How do I print a simple Python statement based on Pandas dataframe?-CodePudding

Date	Train Number	Station 1	Station 2	Equipment Available?
2022-06-16	1111	North	Central	Y
2022-06-20	1111	North	Central	Y
2022-06-01	2222	North	South	Y
2022-06-02	2222	North	South	Y
2022-06-03	2222	North	South	Y
2022-06-04	2222	North	South	Y
2022-06-05	2222	North	South	Y
2022-06-06	2222	North	South	Y
2022-06-07	2222	North	South	Y
2022-06-08	2222	North	South	Y

I have a Pandas dataframe that looks like the one above that is sorted by Train Number and then Date. I would like to print a simple Python statement that says:

"For Train Number 1111 North to Central, we have equipment available on June 16th and June 20th.

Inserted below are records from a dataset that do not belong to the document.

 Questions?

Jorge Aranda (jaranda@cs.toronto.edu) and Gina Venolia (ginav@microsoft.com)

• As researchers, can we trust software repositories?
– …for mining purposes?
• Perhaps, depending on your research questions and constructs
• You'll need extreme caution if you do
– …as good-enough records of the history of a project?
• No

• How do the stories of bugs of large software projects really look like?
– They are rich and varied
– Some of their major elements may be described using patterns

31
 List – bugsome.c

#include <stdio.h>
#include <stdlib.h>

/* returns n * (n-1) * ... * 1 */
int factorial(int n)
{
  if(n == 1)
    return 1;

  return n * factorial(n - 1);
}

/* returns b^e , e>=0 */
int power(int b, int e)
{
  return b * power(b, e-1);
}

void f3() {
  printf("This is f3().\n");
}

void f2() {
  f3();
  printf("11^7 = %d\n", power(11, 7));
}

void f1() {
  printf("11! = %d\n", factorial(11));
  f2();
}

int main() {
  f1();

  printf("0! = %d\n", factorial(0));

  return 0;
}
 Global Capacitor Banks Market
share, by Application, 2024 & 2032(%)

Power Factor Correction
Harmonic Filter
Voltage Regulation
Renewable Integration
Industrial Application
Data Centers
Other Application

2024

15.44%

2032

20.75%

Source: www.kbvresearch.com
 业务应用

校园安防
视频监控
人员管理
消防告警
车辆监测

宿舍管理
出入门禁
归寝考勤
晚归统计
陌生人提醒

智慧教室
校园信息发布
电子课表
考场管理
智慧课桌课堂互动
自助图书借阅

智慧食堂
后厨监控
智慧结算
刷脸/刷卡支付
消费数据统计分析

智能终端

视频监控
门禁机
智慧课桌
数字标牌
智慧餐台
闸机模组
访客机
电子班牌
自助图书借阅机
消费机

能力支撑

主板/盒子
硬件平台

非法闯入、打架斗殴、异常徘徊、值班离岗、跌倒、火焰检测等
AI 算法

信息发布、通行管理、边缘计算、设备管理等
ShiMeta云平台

For Train Number 2222 North to South, we have equipment available from June 1st to June 8th."

How am I able to do this?????

CodePudding user response：

here is one way to do it. Group by Train, station1, station2, taking both min and max of the dates

Finally printing them out from the resulting df from groupby

df2=df.groupby(['TrainNumber', 'Station1', 'Station2'])['Date'].aggregate([min, max]).reset_index()
for idx, row in df2.iterrows():
    print(f"For Train Number {0} {1} to {2}, we have equipment available on {3} and {4}",row[0],row[1],row[2],row[3],row[4] )

For Train Number 0 1 to 2, we have equipment available on 3 and 4 1111 North Central 2022-06-16 2022-06-20
For Train Number 0 1 to 2, we have equipment available on 3 and 4 2222 North South 2022-06-01 2022-06-08

CodePudding user response：

You could get the min and max values for each Train's Date with a groupby, dedupe the DataFrame to get the other columns (as they are repeated) and then print the results with some datetime formatting

df.loc[:, 'Date'] = pd.to_datetime(df['Date'])

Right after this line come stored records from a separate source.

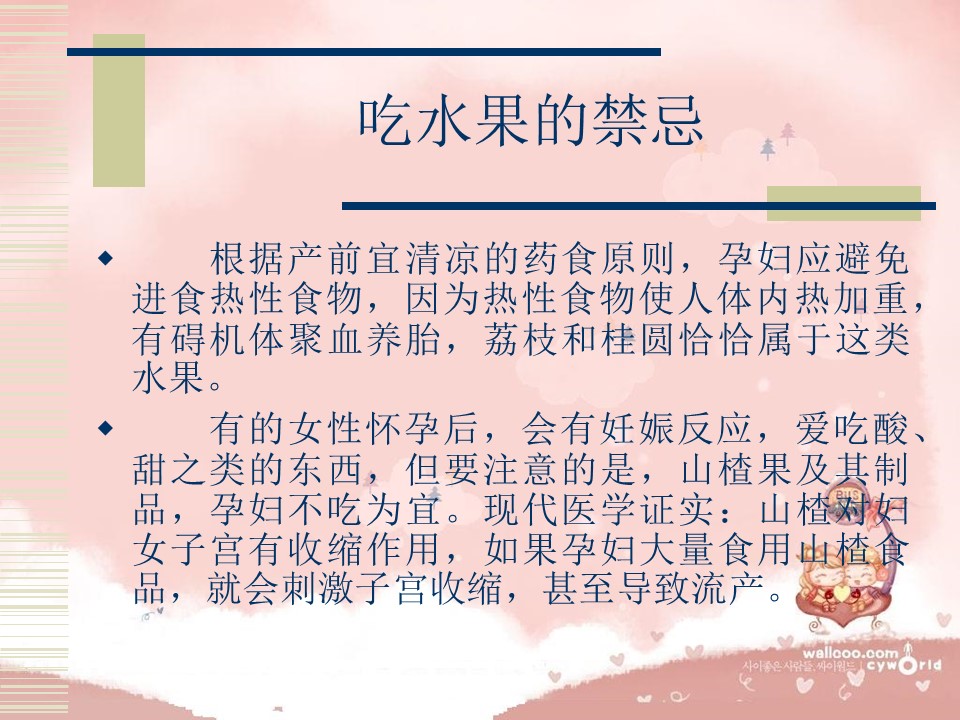 吃水果的禁忌

◆ 根据产前宜清凉的药食原则，孕妇应避免进食热性食物，因为热性食物使人体内热加重，有碍机体聚血养胎，荔枝和桂圆恰恰属于这类水果。

◆ 有的女性怀孕后，会有妊娠反应，爱吃酸、甜之类的东西，但要注意的是，山楂果及其制品，孕妇不吃为宜。现代医学证实：山楂对妇女子宫有收缩作用，如果孕妇大量食用山楂食品，就会刺激子宫收缩，甚至导致流产。

BUS

wallcoo.com
사이좋은 사람들, 싸이월드 | cyworld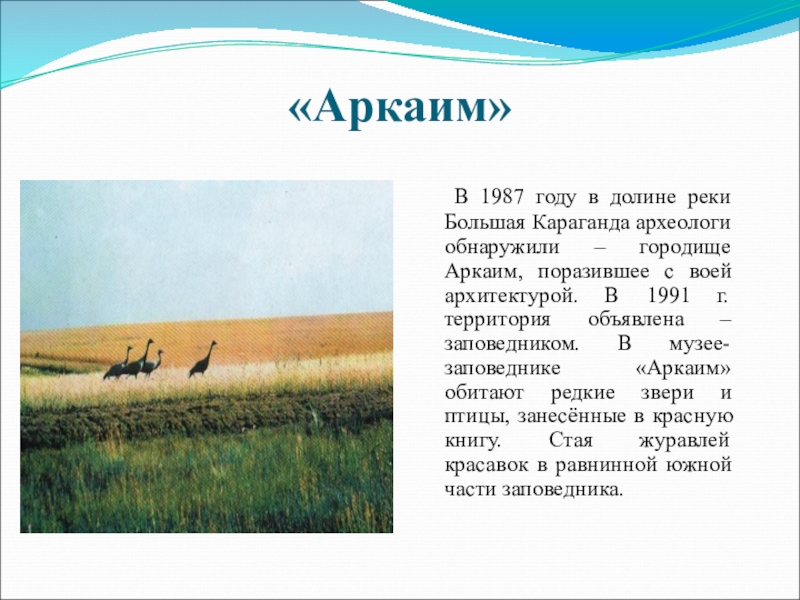 «Аркаим»

В 1987 году в долине реки Большая Караганда археологи обнаружили – городище Аркаим, поразившее с воей архитектурой. В 1991 г. территория объявлена – заповедником. В музее-заповеднике «Аркаим» обитают редкие звери и птицы, занесённые в красную книгу. Стая журавлей красавок в равнинной южной части заповедника.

g = df.groupby(['Train Number']).agg(date_min=pd.NamedAgg(column='Date', aggfunc='min'), date_max=pd.NamedAgg(column='Date', aggfunc='max'))
g = g.join(df_deduped, how='inner')

df_deduped = df.loc[:, 'Train Number':].drop_duplicates().set_index('Train Number')

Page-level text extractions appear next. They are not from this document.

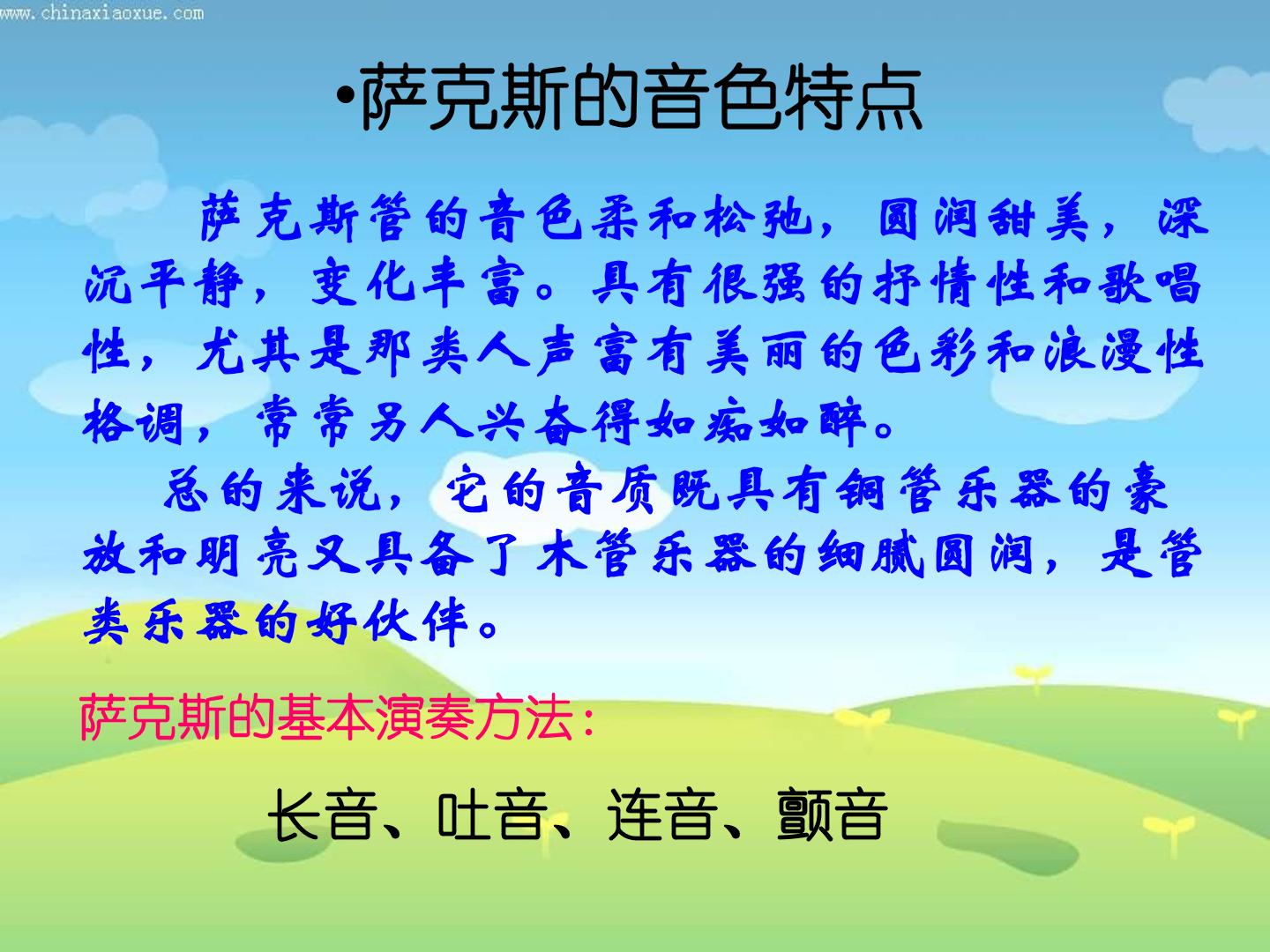 www.chinaxiaoxue.com

•萨克斯的音色特点

萨克斯管的音色柔和松弛，圆润甜美，深沉平静，变化丰富。具有很强的抒情性和歌唱性，尤其是那类人声富有美丽的色彩和浪漫性格调，常常另人兴奋得如痴如醉。

总的来说，它的音质既具有铜管乐器的豪放和明亮又具备了木管乐器的细腻圆润，是管类乐器的好伙伴。

萨克斯的基本演奏方法：

长音、吐音、连音、颤音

for index, values in g.reset_index().iterrows():
    print(f'For Train Number {values["Train Number"]}, {values["Station 1"]} to {values["Station 2"]}, we have equipment available from {values["date_min"].strftime("%b %d")} to {values["date_max"].strftime("%b %d")}')

The output is -

For Train Number 1111, North to Central, we have equipment available from Jun 16 to Jun 20
For Train Number 2222, North to South, we have equipment available from Jun 01 to Jun 08

CodePudding user response：

I've made a little function which you can call on whatever df you want.

I find this solution more readable and flexible for further requests.

def equip_avail(df):
  for i in df['Train Number'].unique():
    date_start = df.Date.loc[(df['Train Number']==i)].min()
    date_end = df.Date.loc[(df['Train Number']==i)].max()
    from_start = df.Station1.loc[(df['Train Number']==i)].values[0]
    to_end = df.Station2.loc[(df['Train Number']==i)].values[0]
    print(f'For Train Number {i} {from_start} to {to_end}, we have equipment available from {date_start} to {date_end}.')

Then you call it like this:

equip_avail(df)

Result:

For Train Number 1111 North to Central, we have equipment available from 2022-06-16 to 2022-06-20.
For Train Number 2222 North to South, we have equipment available from 2022-06-01 to 2022-06-08.